Gefesselt in Schönheit – Yokos Kampf um Freiheit
Yokos guter Wille
Yoko war schon immer eine hilfsbereite Seele, die anderen in Not zur Seite steht. Als sie von meiner Handverletzung hörte, überlegte sie, wie sie mir helfen könnte. Die Ärzte haben mir gesagt, dass meine Hände viel Physiotherapie brauchen – und die beste Methode, um sie wieder fit zu machen, sind Übungen, die manuelle Geschicklichkeit erfordern. Ein bisschen Bondage würde da sicher helfen, und Yoko ist einverstanden, sich von mir fesseln zu lassen. Schon bald liegt sie nur noch in Unterwäsche da und ist mit meterlangen Seilen umwickelt, mehr, als sie je in ihrem Leben gleichzeitig erlebt hat!

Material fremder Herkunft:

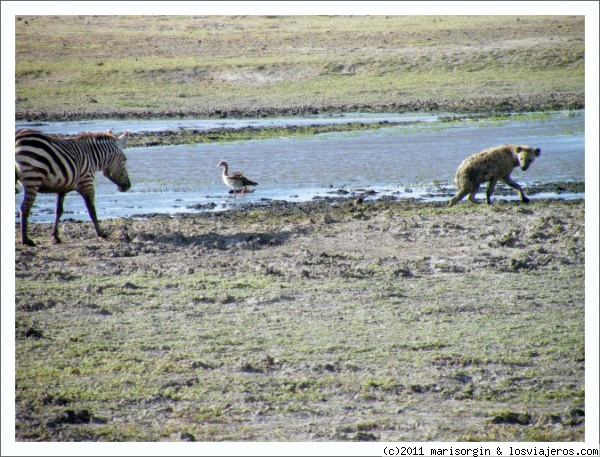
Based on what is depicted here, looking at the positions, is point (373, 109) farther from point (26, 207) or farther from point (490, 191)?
point (26, 207)

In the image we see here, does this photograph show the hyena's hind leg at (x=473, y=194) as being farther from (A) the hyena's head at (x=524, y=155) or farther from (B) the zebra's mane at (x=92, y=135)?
(B) the zebra's mane at (x=92, y=135)

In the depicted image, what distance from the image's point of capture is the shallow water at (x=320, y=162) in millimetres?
13266

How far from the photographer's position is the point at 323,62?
24.5 meters

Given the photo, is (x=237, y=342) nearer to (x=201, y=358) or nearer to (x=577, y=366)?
(x=201, y=358)

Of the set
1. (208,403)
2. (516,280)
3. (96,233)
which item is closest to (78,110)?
(96,233)

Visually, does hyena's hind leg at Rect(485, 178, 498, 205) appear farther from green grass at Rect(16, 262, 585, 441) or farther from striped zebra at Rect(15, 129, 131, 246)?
striped zebra at Rect(15, 129, 131, 246)

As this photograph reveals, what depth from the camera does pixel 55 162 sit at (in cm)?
1013

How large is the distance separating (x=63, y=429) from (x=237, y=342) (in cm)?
182

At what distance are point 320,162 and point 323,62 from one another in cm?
906

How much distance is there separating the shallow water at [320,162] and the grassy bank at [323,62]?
119 inches

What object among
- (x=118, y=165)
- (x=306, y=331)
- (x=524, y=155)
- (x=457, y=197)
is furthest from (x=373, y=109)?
(x=306, y=331)

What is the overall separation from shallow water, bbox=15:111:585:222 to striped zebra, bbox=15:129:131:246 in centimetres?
134

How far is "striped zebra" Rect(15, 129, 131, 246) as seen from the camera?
9.95m

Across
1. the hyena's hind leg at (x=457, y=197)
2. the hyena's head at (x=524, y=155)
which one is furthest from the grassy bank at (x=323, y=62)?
the hyena's hind leg at (x=457, y=197)
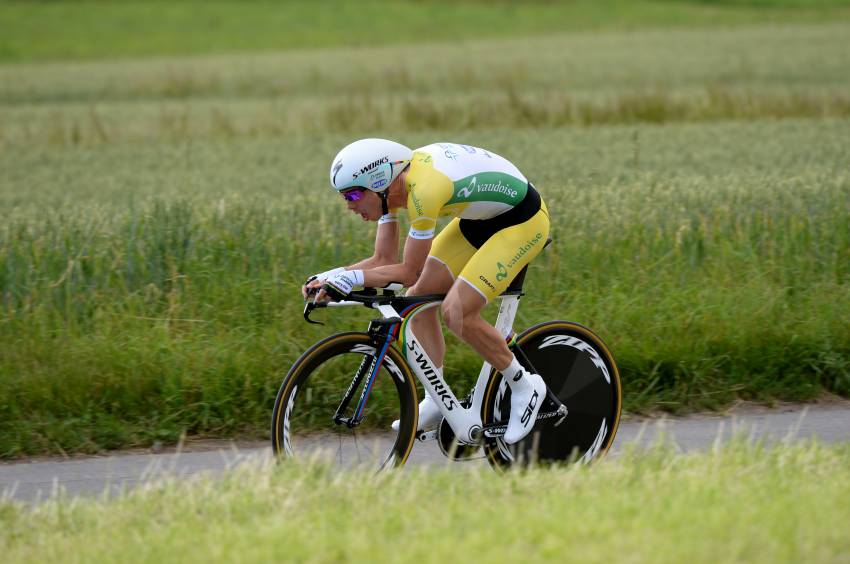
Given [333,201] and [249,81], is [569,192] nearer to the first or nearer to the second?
[333,201]

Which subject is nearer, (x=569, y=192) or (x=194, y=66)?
(x=569, y=192)

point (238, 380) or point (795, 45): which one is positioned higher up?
point (795, 45)

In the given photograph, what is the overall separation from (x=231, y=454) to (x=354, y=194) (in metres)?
1.81

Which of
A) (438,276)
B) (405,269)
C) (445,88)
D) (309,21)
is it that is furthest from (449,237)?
(309,21)

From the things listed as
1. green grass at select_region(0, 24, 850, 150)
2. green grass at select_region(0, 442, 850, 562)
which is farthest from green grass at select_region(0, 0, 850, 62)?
green grass at select_region(0, 442, 850, 562)

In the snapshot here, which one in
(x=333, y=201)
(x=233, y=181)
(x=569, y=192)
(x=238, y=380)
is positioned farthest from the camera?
(x=233, y=181)

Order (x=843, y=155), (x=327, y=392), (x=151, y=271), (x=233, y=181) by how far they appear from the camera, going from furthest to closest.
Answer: (x=233, y=181) → (x=843, y=155) → (x=151, y=271) → (x=327, y=392)

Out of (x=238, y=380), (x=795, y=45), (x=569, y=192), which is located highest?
(x=795, y=45)

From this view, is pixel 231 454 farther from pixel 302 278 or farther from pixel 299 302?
pixel 302 278

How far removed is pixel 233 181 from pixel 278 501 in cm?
1210

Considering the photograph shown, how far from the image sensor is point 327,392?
513cm

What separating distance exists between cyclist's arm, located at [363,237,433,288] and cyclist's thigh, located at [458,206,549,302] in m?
0.31

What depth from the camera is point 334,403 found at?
5.20 m

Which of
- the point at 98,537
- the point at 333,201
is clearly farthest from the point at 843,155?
the point at 98,537
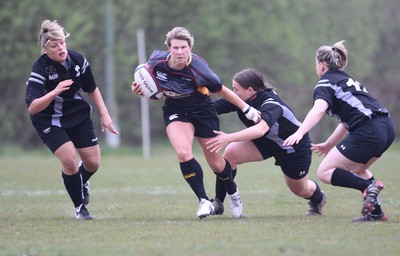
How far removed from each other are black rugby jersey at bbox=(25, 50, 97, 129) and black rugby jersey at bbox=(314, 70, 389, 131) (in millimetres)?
2411

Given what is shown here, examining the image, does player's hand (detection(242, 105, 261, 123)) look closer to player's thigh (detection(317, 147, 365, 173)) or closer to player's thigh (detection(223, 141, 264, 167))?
player's thigh (detection(223, 141, 264, 167))

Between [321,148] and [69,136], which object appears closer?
[321,148]

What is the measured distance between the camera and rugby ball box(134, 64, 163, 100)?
765 centimetres

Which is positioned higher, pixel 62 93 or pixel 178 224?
pixel 62 93

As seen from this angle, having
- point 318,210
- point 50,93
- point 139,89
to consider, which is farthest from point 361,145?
point 50,93

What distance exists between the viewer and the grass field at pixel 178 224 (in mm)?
5832

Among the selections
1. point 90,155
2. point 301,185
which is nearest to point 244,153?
point 301,185

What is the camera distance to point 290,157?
8.09 m

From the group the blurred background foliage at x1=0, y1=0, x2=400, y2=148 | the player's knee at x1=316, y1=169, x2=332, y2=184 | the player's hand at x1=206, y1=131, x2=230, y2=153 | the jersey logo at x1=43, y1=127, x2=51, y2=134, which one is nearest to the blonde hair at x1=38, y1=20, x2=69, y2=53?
the jersey logo at x1=43, y1=127, x2=51, y2=134

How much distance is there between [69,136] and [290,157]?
224 cm

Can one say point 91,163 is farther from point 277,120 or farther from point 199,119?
point 277,120

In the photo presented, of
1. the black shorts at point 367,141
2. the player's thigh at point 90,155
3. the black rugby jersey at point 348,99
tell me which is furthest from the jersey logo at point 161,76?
the black shorts at point 367,141

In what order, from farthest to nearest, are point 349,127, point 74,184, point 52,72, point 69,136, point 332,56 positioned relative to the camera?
point 69,136 → point 74,184 → point 52,72 → point 332,56 → point 349,127

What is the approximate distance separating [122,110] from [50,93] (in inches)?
871
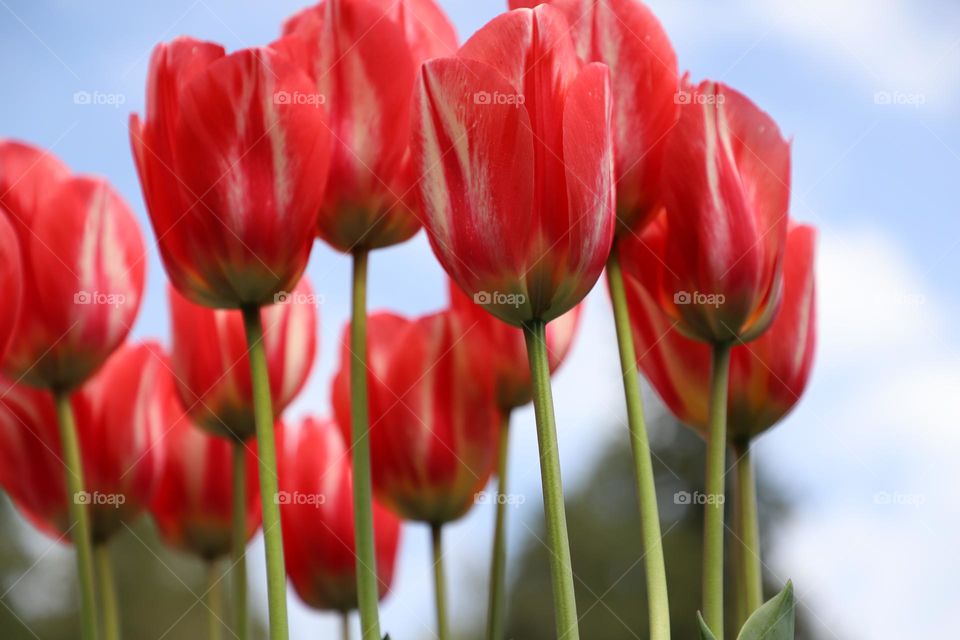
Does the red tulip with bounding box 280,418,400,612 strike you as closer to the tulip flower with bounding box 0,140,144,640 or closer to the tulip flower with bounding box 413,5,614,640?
the tulip flower with bounding box 0,140,144,640

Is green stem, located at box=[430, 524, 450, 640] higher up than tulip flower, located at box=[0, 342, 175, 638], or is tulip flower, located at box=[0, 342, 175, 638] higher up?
tulip flower, located at box=[0, 342, 175, 638]

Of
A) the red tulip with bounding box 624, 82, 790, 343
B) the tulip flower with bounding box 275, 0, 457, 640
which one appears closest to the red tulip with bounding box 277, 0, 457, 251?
the tulip flower with bounding box 275, 0, 457, 640

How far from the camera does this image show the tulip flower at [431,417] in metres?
0.49

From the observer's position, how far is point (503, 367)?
19.1 inches

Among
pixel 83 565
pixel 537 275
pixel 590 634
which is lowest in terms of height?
pixel 590 634

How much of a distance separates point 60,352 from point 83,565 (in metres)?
0.10

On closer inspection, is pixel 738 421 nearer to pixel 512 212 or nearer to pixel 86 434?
pixel 512 212

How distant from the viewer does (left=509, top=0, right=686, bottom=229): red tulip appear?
0.41m

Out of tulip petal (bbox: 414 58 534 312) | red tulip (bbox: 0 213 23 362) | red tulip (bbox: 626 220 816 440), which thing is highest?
→ tulip petal (bbox: 414 58 534 312)

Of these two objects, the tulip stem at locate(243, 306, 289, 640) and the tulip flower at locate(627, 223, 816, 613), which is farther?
the tulip flower at locate(627, 223, 816, 613)

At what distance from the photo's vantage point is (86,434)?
53 cm

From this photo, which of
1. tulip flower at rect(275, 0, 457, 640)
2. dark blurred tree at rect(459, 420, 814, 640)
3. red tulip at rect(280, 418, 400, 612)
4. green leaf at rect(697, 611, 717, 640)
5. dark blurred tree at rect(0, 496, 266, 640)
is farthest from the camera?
dark blurred tree at rect(459, 420, 814, 640)

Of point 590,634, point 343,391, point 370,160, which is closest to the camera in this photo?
point 370,160

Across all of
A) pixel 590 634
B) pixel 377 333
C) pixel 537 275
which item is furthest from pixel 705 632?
pixel 590 634
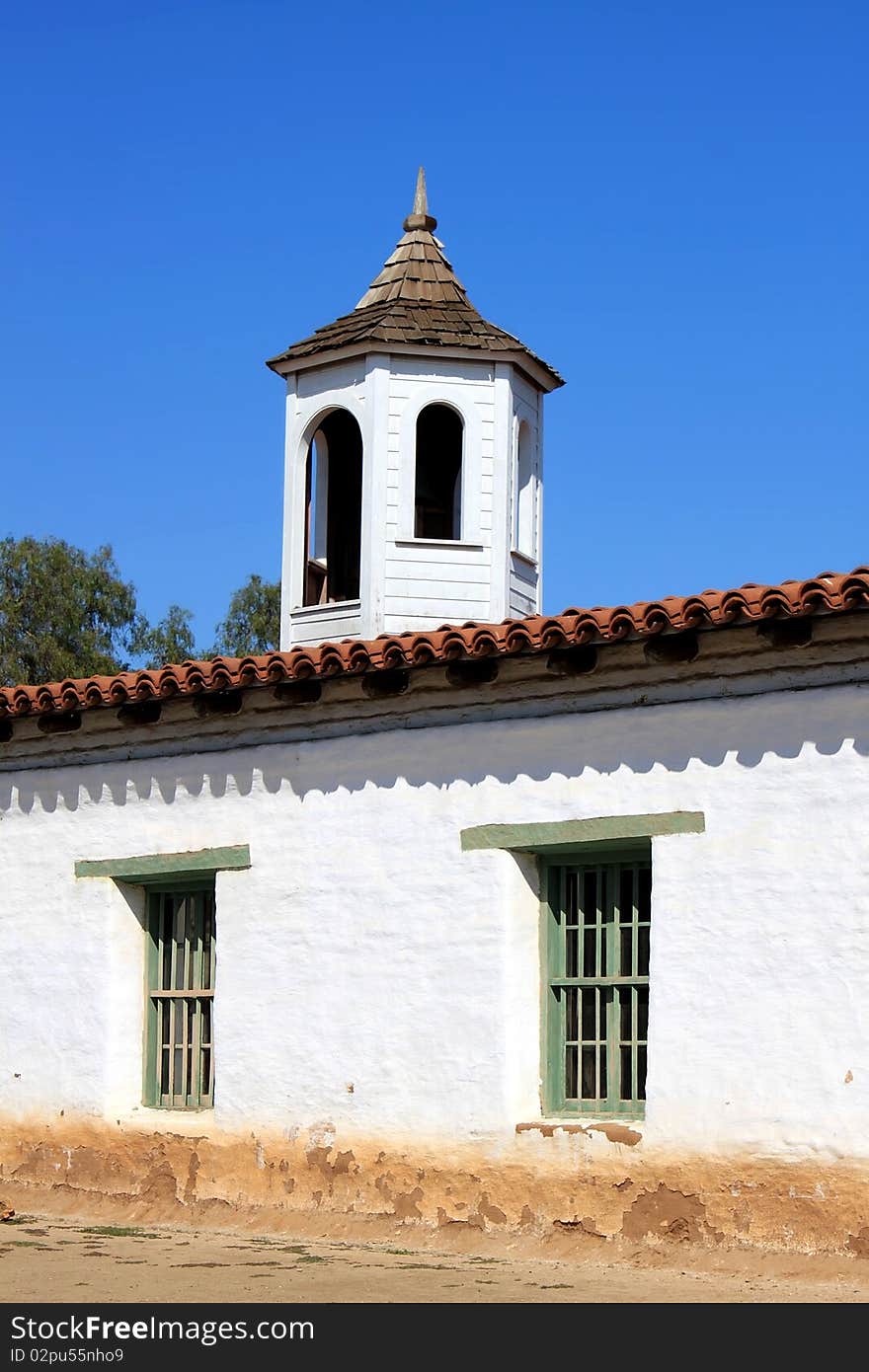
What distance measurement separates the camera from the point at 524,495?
15203mm

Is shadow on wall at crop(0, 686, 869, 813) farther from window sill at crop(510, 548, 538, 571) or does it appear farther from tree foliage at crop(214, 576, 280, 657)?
tree foliage at crop(214, 576, 280, 657)

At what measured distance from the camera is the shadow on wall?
30.4 feet

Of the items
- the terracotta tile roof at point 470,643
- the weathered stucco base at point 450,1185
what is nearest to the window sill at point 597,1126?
the weathered stucco base at point 450,1185

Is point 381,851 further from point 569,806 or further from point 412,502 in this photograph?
point 412,502

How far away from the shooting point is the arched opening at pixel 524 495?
1504 cm

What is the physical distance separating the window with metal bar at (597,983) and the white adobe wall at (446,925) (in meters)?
0.14

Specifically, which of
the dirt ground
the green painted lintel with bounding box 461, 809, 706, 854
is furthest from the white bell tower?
the dirt ground

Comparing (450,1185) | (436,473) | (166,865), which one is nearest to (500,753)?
(450,1185)

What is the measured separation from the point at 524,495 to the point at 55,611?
2248cm

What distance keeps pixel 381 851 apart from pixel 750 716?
8.28ft

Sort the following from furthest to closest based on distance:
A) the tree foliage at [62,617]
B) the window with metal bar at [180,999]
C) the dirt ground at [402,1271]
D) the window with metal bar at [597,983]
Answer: the tree foliage at [62,617], the window with metal bar at [180,999], the window with metal bar at [597,983], the dirt ground at [402,1271]

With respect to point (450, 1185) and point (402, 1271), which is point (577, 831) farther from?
point (402, 1271)

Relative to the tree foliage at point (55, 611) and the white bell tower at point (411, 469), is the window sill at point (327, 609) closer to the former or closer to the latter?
the white bell tower at point (411, 469)
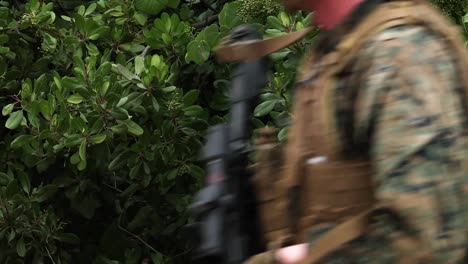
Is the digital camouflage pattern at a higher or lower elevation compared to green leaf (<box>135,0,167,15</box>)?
higher

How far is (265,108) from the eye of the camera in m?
3.33

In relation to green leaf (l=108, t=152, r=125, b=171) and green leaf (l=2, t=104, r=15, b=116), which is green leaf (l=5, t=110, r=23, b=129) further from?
green leaf (l=108, t=152, r=125, b=171)

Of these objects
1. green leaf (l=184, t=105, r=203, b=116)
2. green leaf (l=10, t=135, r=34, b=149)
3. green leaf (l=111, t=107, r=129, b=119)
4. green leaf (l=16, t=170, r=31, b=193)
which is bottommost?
green leaf (l=16, t=170, r=31, b=193)

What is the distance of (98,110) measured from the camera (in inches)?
134

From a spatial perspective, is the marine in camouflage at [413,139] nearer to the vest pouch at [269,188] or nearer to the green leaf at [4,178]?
the vest pouch at [269,188]

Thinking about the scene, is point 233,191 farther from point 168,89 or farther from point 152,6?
point 152,6

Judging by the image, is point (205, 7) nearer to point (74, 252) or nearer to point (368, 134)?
point (74, 252)

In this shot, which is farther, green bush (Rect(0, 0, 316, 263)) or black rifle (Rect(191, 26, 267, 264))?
green bush (Rect(0, 0, 316, 263))

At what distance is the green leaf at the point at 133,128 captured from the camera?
11.3ft

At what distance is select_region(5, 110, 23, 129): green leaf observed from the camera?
11.8ft

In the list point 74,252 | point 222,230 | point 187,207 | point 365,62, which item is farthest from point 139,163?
point 365,62

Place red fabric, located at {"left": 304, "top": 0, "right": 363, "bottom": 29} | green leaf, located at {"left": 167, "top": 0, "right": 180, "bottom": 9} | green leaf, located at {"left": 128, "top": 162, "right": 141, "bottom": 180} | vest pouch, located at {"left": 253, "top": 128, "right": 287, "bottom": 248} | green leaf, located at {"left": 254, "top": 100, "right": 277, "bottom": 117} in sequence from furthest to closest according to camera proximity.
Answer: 1. green leaf, located at {"left": 167, "top": 0, "right": 180, "bottom": 9}
2. green leaf, located at {"left": 128, "top": 162, "right": 141, "bottom": 180}
3. green leaf, located at {"left": 254, "top": 100, "right": 277, "bottom": 117}
4. vest pouch, located at {"left": 253, "top": 128, "right": 287, "bottom": 248}
5. red fabric, located at {"left": 304, "top": 0, "right": 363, "bottom": 29}

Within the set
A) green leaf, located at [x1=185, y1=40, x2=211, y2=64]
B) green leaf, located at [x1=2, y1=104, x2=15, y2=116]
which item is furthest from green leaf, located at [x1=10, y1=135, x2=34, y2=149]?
green leaf, located at [x1=185, y1=40, x2=211, y2=64]

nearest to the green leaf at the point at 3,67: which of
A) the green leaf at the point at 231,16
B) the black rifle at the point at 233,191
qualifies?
the green leaf at the point at 231,16
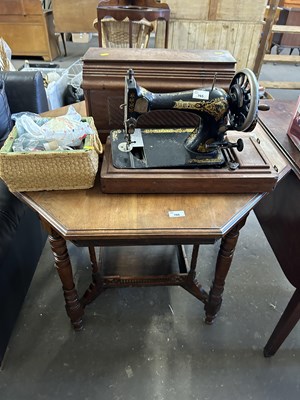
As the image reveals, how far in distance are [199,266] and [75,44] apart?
517 cm

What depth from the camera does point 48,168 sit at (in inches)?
33.6

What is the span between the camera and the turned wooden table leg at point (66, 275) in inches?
37.2

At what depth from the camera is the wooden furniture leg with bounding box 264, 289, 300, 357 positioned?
110 centimetres

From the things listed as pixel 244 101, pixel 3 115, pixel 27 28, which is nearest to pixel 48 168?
pixel 244 101

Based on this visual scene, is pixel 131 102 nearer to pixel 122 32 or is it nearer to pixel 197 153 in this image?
pixel 197 153

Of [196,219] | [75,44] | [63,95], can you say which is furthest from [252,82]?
[75,44]

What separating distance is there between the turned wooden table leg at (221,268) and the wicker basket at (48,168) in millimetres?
489

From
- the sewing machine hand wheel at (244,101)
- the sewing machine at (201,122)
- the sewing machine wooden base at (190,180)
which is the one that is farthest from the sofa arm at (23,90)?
the sewing machine hand wheel at (244,101)

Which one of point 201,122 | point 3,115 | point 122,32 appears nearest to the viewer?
point 201,122

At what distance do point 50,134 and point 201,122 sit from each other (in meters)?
0.48

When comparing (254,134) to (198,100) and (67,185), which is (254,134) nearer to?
(198,100)

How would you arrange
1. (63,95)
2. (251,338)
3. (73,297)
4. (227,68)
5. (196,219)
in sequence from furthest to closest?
(63,95), (251,338), (73,297), (227,68), (196,219)

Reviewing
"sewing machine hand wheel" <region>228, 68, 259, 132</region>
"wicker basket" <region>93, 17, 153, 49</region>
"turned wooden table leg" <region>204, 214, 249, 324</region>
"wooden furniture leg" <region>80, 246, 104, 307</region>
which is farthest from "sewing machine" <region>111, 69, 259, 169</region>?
"wicker basket" <region>93, 17, 153, 49</region>

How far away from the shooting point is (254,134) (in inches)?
48.2
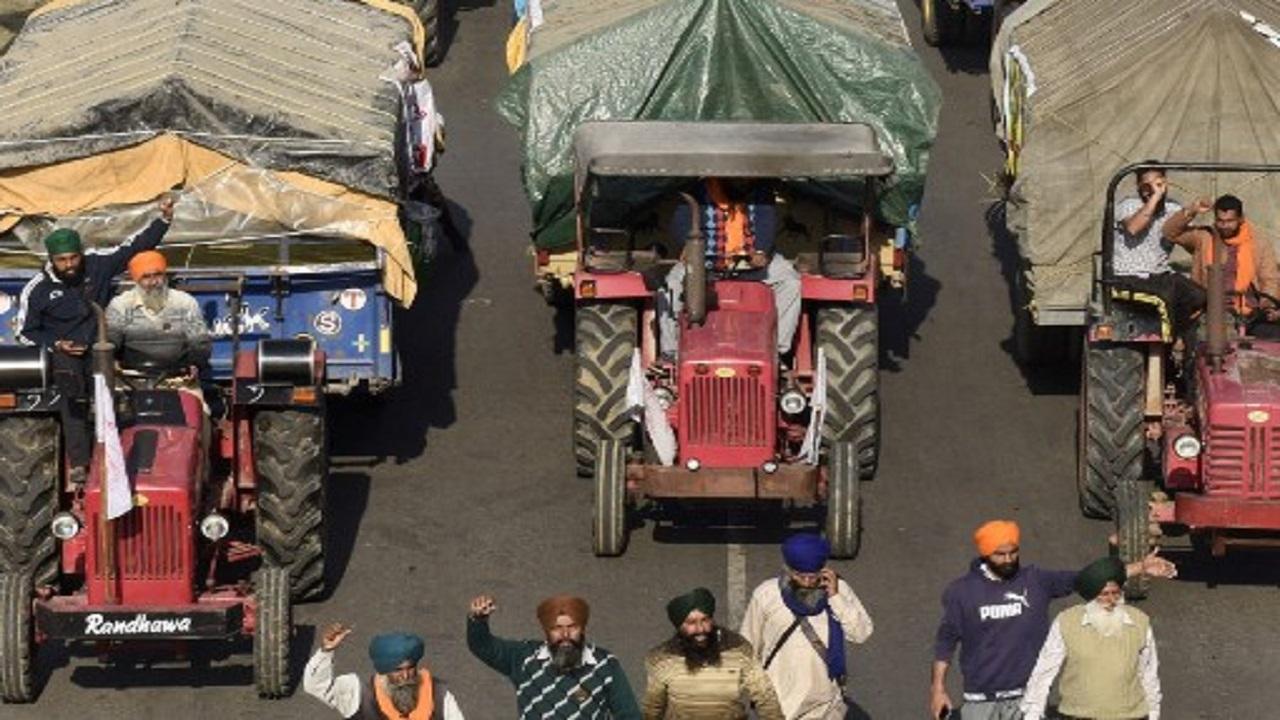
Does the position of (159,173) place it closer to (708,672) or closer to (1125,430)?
(1125,430)

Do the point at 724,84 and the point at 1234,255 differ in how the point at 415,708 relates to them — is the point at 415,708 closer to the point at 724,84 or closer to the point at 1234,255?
the point at 1234,255

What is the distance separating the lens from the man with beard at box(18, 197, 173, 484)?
22.2m

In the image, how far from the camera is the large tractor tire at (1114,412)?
23828 millimetres

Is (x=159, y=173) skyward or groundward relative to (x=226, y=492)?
skyward

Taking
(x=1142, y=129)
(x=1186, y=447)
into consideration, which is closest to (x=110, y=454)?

Leider haben mich all die Anstrengungen meine Hände so wund gerieben und müde gemacht, dass ich sie nicht so schnell wieder befreien kann. Das gefällt ihr gar nicht, aber ein Knebel in ihrem Mund hält ihre Proteste in Grenzen. Ich lasse sie allein, um ein Nickerchen zu machen, und die arme, wütende asiatische Schönheit kämpft wie wild, um sich zu befreien – doch es ist zwecklos. Bald kehre ich zurück. Meine Hände fühlen sich besser an, aber ich muss ihre Kraft testen. Was wäre da besser, als sie in eine Schweinefesselung zu zwingen? Ich setze es in die Tat um, aber meine Hände sind so überlastet, dass ich sie erst am nächsten Tag wieder losmachen kann!